第二部は、バンドによるクラシックのコンサートでもおなじみの楽曲「リベルタンゴ」の素晴らしい演奏で幕を開けた。
「第二部は、”順子ワールド”でお届けしたいと思います。お色直しをしてまいりましたが……このドレス、ドーレスか(どうですか)?(笑)。本当に今日は3年ぶりで……これが言いたかったんです(笑)。今までもこのコーナーではファッションショーをさせていただいていたんですけど……。パリで行われるのがパリコレ、ミラノで行われるのがミラコレ。わたくしはデザイナーの先生とアレコレ、ドレコレ、ソレコレ(笑)。先生とお話をしてこのようなデザインと色に決まりましたの。いかがですか?それでは、ファッションショースタートです!」
昨年、メジャーデビュー15周年を迎えた秋元。昭和の名曲で育ち、平成に歌手デビューを果たして、令和になってもその歌声は衰えることを知らず、多くのファンを魅了している。音楽とともに歩んできた人生は、数えると54年にもなると話す。
「デビューして16年になりますが、充実した幸せな16年です。そして、色々なところで色々なジャンルの曲、音楽に携わってからはもう54年になるんですね。他人事のようなんですけど、そんなに歌を歌ってきたんだなと思っています」
スタンダードジャズを中心にハワイアン、シャンソン、ラテン、カンツォーネなどをジャズアレンジして歌ってきたが、その当時から応援してくれているファンも、この日客席から秋元を熱く見守っていた。そんな幸せを噛みしめながら、秋元はスタンダードナンバーをメドレーで歌った。
そして、ここからはエンディングに向け”順子ワールド”全開。大ヒットとなり長く音楽ファンに愛され続けている名曲「愛のままで…」を生んだ花岡優平氏が手がけた「哀しみのコンチェルト」(2018年)、喜多條忠氏と杉本眞人氏のコンビによるメジャーデビュー15周年記念の第一弾として発表した「たそがれ坂の二日月」(2019年)、15周年記念の第二弾作品で愛する人との別れに切ない想い出を重ねる大人のラブバラード「帰れない夜のバラード」(2020年)、そしてラストソングは新曲「いちばん素敵な港町」のカップリング曲「なぎさ橋から」(2021年)。渾身の力を注いで歌い継ぎ、ステージを後にした。
しかし、鳴り止まないアンコールを求める大きな拍手に後押しされ、秋元は再びステージへ感無量の表情で舞い戻る。
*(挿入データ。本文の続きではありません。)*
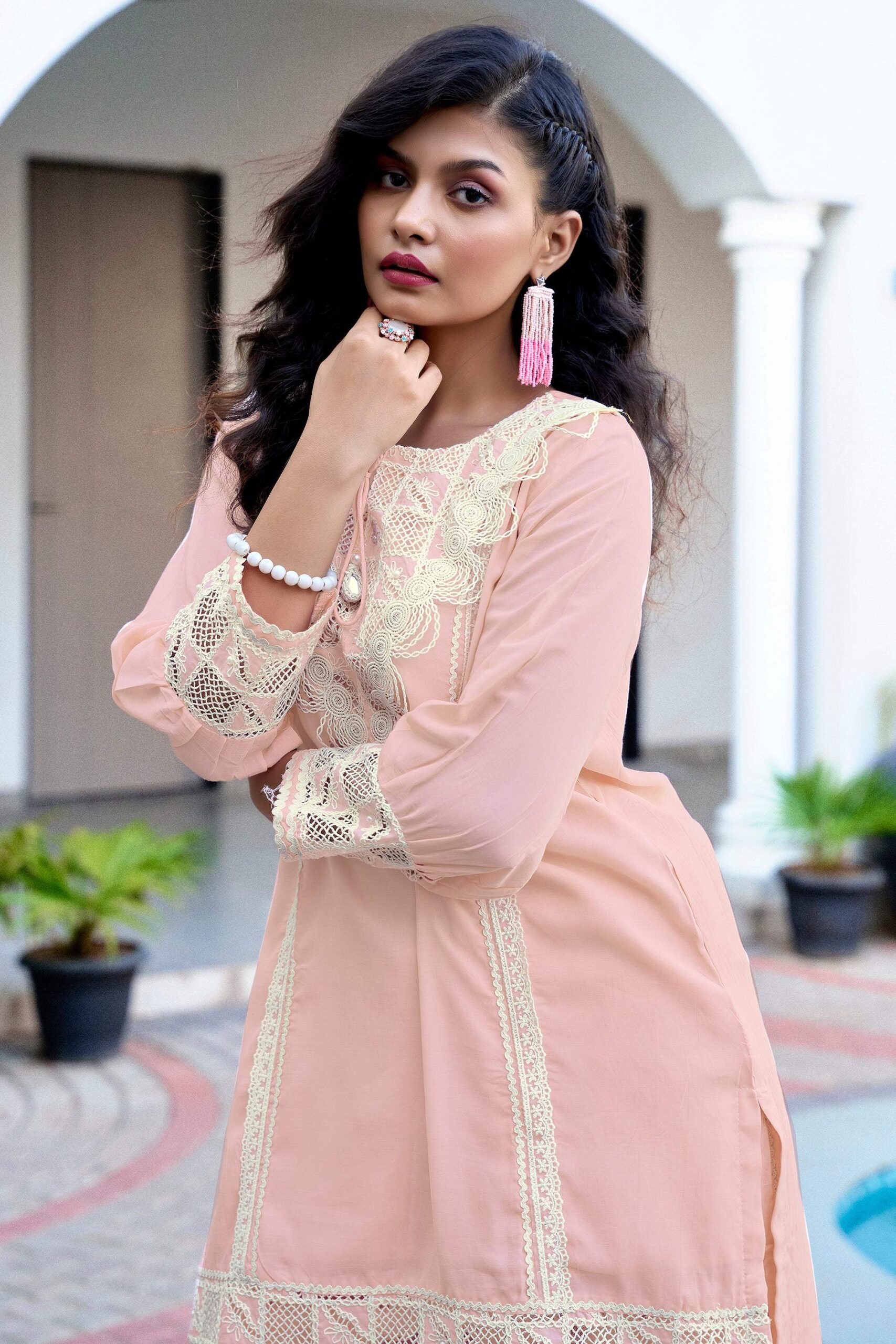 Pastel Charm Crochet Co-ord Set - Peach - Image 4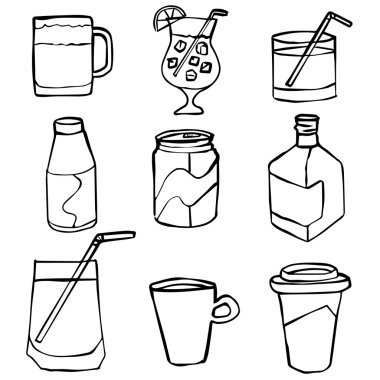 İçecek vektör kümesi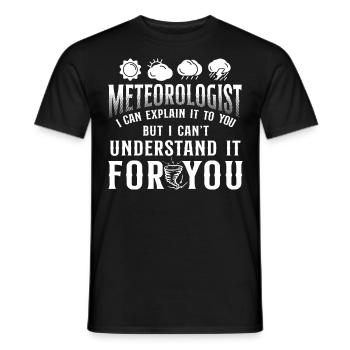 Météorologue Prévisions météorologiques - T-shirt homme - noir - Devant - AI Model Male 178 light (178cm)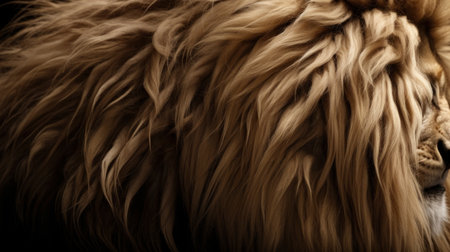 Detailed lions mane and fur, close-up. AI generated illustrationの素材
「ありがとうございます。なんだか今日は胸がいっぱいで……。この大きな拍手をいただけるということがなんと幸せなんだろうと、本当に改めて気がつきました。生の歌声を聴いていただけることがこんなにうれしいことなんだと。それがコロナの前は当たり前だと思っていたんですね。でも、まだしばらく続くかと思うんですが、今まで当たり前だと思っていたことが特別なことになっているんだということにも気がつきました。皆様とぜひまたお目にかかれますように。ではもう一度、オーケストラバージョン(CDバージョン)で新曲『いちばん素敵な港町』を聴いていただきたいと思います。喜多條先生のお作りになられた歌詞には、差別のない温もりを感じられる日々が一日も早くやってくるようにという思いも込められたのかもしれません。そして、カモメは私たちのたとえですが、港から港に自由に飛べるように、そんな日がくることを願って、歌わせていただきたいと思います」
そのパワフルでドラマチックな歌声に、いま一度会場中が感動に包まれた。
秋元順子 Birthday Concert Gallery
2021年5月26日発売
肩を寄せ合い生きる男と女の物語……
秋元順子「いちばん素敵な港町」
デビュー15周年記念シングル第1弾「たそがれ坂の二日月」、第2弾「帰れない夜のバラード」に続き、円熟のラブソング職人・喜多條忠氏作詞、杉本眞人氏作曲による大人の二人の人生と愛をおおらかな視点で綴ったバラード。「最後のハーフの部分は語るように歌ってください。ご注意ポイントは、サビに入る「笑顔の人の」(1番)と「わたしはカモメ」(2番)はチョットだけ歌い方が変わっているんです。そして、最後の「みんなはカモメ」というところ。よく聴いていただけるとおわかりになると思います」(秋元)。カップリング曲の「なぎさ橋から」は、実際に神奈川県・逗子にあるなぎさ橋を舞台に、大人の二人の切ない別れのシーンを描く。「この二人のシチュエーションは様々な解釈があると思います。皆さん読み解いて、いろいろ想像しながらこの歌を覚えて歌っていただきたいですね」(秋元)
2021年4月7日発売
アルバム『秋元順子 ベストセレクション』
収録曲
【DISC1】帰れない夜のバラード/たそがれ坂の二日月/哀しみのコンチェルト/夢のつづきを・・・/ティ・アモ~風が吹いて~/ROSE/愛鍵/メリーゴーランド~涙の贈りもの~/24時の孤独/枯れない花/その花は・・・~変わらぬ愛~/一枚の写真/黄昏Love again
【DISC2】愛のままで・・・/雨の旅人/マディソン郡の恋/横濱(ハマ)のもへじ/ワルツの猫/明るい表通りで/Autumn Leaves(枯葉)/東京ブギウギ/遠い思い出/わかって下さい/あまり突然だから/夜明け前/Mrs.シンデレラ
2021年6月23日発売
明日への宝物。“良き時代の佳き歌”を!
秋元順子『昭和ロマネスク』
時代を越えて愛される“昭和の浪漫主義”に根ざした佳き歌たちを、秋元順子の芳醇な歌声で届ける。文学性豊かな歌詞、日本のポップスの流れを辿りながら、昭和を代表するヒット曲から時代の波に埋もれた佳作までが収録された一枚。
収録曲
別れのブルース/暗い港のブルース/港町三文オペラ/水色のワルツ/黒の舟唄/マロニエの木蔭/公園の手品師/芽ばえて、そして/誰もいない/かもめはかもめ/いちばん素敵な港町
Profile
秋元順子(あきもと・じゅんこ)
1947年6月21日、東京生まれ。OL時代より会社のハワイアンバンドに参加し歌手活動を始める。結婚を機に活動を一時休止していたが、家族の支援もあり再開。洋楽を中心にライブ活動を行っていた2004年に、インディーズ盤「マディソン郡の恋」を発売。この曲が評判となり、翌年の2005年、58歳の時に同曲でメジャーデビュー。その後、2008年に発表した3作目の「愛のままで…」が大ヒットし、暮れの『NHK 紅白歌合戦』に出場。最年長初出場歌手(当時)となる。2014年にはデビュー10周年を記念して、全20カ所全23公演を成功させる。現在もその円熟した独特のハスキーボイスでファンを魅了し、精力的に活動を行っている。